Susan wanted out. She had two children and an abusive man at home.
A few times, she had called the YWCA Women’s Crisis Center hotline to devise an escape plan. The day she would leave, her abuser got angry. So she called her advocate and pleaded with her to stay on the line.
After the attack she sought help at the shelter.
“She immediately grabbed her two kids and what few things they could carry and left on foot,” said YWCA executive director Angela Lampe, who shared Susan’s story.
“Now she knows strategies that are available and resources that are available.”
October is domestic violence awareness month, and Wichita-based shelters, as well as local officials, are encouraging people to watch for signs that domestic violence is affecting their friends, families and peers.
“Domestic violence isn’t just something that simply happens elsewhere,” Lampe said. “… It’s in all communities. And it happens in Sedgwick County every day.”
According to national statistics, intimate partner abuse leads to about 4.8 million physical assaults and rapes annually. Last year, the Wichita Police Department and Sedgwick County Sheriff’s Office combined took more than 6,600 domestic violence-related reports and calls.
Experts say a third of women and one in seven men will fall victim at some point in their lives.
“There’s no cookie-cutter look for a typical domestic violence victim,” said Wendy Glick, a spokeswoman for Catholic Charities, which runs a Wichita shelter called Harbor House.
“They come from all races, all age categories, all socio-economic levels from the community.
“It’s completely across the board.”
According to the Kansas Department of Corrections, about one-third of the state’s nearly 9,000 prisoners have convictions for domestic violence.
As of Sept. 30, Wichita police had received 4,084 domestic violence reports this year, Sedgwick County District Attorney Marc Bennett said in a news conference earlier this month.
Over the same period in 2012, there were 4,905 reports; in 2011, there were 5,379.
Local domestic violence-related homicides were also down, Bennett said. Only one has been reported so far this year. There were seven in 2012.
“Comparatively speaking, we’re trending downward,” he said, “… so that’s a good sign.
“But the fact that we are talking about 4,000 cases since the first nine months of the year being a success is still pretty sad.”
He added: “The hardest thing a victim of domestic violence has to do, in my experience, is make the first call and know that they can get away.”
Shelters are full
At Catholic Charities Harbor House, staff and volunteers work daily to meet the needs of domestic violence victims and their families.
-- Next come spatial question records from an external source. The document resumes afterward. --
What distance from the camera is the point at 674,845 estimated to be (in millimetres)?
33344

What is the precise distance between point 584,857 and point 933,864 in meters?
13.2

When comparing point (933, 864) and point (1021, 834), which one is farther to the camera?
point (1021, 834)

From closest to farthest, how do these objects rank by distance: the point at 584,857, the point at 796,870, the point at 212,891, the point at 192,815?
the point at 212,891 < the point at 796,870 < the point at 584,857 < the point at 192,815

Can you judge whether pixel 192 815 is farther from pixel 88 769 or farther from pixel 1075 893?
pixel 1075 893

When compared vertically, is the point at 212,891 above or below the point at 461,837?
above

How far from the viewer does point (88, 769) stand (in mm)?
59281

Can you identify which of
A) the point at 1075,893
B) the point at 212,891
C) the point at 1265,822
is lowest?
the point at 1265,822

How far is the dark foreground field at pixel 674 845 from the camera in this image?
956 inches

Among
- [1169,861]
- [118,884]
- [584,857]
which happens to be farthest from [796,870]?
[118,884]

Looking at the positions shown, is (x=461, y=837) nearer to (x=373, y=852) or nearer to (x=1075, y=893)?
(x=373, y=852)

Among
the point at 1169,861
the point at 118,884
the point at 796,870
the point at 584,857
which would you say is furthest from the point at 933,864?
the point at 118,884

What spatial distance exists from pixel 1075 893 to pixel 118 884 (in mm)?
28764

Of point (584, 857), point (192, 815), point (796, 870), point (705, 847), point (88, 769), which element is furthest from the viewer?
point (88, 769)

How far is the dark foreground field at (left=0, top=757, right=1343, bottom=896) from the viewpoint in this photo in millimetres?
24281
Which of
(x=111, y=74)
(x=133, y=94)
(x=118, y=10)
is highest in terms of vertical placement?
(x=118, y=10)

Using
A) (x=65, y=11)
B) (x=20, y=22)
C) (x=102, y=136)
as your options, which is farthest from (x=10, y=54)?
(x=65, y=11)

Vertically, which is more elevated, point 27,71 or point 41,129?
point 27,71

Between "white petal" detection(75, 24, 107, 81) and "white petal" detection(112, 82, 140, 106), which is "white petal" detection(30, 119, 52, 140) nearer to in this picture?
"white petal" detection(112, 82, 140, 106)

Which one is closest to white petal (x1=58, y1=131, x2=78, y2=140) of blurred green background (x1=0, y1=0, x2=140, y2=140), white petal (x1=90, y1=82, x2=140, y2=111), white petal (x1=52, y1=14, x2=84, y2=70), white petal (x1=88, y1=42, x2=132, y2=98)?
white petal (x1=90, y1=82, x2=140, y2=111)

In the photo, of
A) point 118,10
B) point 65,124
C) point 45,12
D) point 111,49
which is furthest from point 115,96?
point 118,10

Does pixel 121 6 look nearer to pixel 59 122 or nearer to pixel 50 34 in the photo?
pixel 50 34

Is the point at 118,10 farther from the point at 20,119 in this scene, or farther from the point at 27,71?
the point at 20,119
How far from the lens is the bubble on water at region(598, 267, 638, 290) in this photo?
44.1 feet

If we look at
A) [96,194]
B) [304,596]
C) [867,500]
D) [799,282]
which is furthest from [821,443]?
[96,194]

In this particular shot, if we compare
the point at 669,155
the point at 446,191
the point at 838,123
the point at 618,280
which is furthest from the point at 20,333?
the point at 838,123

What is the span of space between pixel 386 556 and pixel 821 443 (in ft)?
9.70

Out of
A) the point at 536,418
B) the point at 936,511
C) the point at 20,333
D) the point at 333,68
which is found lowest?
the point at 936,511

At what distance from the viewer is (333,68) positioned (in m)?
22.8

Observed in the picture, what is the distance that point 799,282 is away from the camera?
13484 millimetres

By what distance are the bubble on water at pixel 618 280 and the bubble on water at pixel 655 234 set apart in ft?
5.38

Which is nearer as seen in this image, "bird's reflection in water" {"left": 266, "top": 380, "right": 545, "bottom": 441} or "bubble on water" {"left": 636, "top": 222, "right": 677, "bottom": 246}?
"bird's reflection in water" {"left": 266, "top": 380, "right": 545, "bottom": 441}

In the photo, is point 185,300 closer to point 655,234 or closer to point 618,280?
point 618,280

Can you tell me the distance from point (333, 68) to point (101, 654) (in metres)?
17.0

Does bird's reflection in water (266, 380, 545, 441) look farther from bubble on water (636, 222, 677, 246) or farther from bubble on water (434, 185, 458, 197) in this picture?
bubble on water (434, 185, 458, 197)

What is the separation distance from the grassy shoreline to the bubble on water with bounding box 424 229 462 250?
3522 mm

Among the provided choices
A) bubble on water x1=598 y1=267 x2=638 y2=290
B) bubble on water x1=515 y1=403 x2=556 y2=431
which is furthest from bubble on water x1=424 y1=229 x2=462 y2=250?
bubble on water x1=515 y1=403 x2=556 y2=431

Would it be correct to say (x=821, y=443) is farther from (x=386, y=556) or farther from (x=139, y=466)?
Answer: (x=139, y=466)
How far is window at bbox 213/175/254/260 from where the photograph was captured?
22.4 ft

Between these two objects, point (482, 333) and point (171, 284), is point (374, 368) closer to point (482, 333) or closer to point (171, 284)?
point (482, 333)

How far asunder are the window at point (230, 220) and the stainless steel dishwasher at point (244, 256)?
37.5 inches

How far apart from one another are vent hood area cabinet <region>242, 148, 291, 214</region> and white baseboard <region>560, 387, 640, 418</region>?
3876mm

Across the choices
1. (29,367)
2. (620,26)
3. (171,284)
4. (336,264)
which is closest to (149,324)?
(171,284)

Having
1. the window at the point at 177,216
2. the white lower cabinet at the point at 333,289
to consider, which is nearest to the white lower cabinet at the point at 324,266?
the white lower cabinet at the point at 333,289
The organization is one of two emergency shelters operating in Wichita.
The other is run by the YWCA.
Last year Harbor House sheltered 383 people, including three men and 201 children, Glick, of Catholic Charities, said. About 1,200 more received help by calling their domestic violence hotline or through other services.
The YWCA Women’s Crisis Center served around 1,200 victims and provided about 2,000 hours of counseling and outreach.
“We had 6,341 bed nights,” Lampe said. That’s “women and kids that are staying in shelters providing that safe environment overnight.”
Despite the apparent downward trend in domestic violence reports made to law enforcement, officials say both shelters are full and turning cases away.
“We have to turn away about 50 women a month because we don’t have the space,” Glick said of Harbor House.
At YWCA, it’s at least 30 each month.
“Unfortunately, we’re operating at capacity of 95 to 97 percent of what we can hold in house,” Lampe said.
“So as we may see some trends go down in terms of calls to law enforcement, we know that it’s still a significant problem in our community and that folks are in need of help.”
The early warning signs of domestic violence include feeling afraid of your partner, avoiding discussion of certain topics out of fear your partner will become angry, and being criticized or blamed for abusive behavior. A partner humiliating or yelling at you, treating you as property or a sex object and controlling your money or access to a car or phone are also considered warning signs.
Those who think they are caught in a violent situation at home or with an intimate partner are encouraged to seek help. For immediate safety needs, contact Harbor House at 866-899-5522, the YWCA at 316-267-SAFE or another domestic violence help hotline.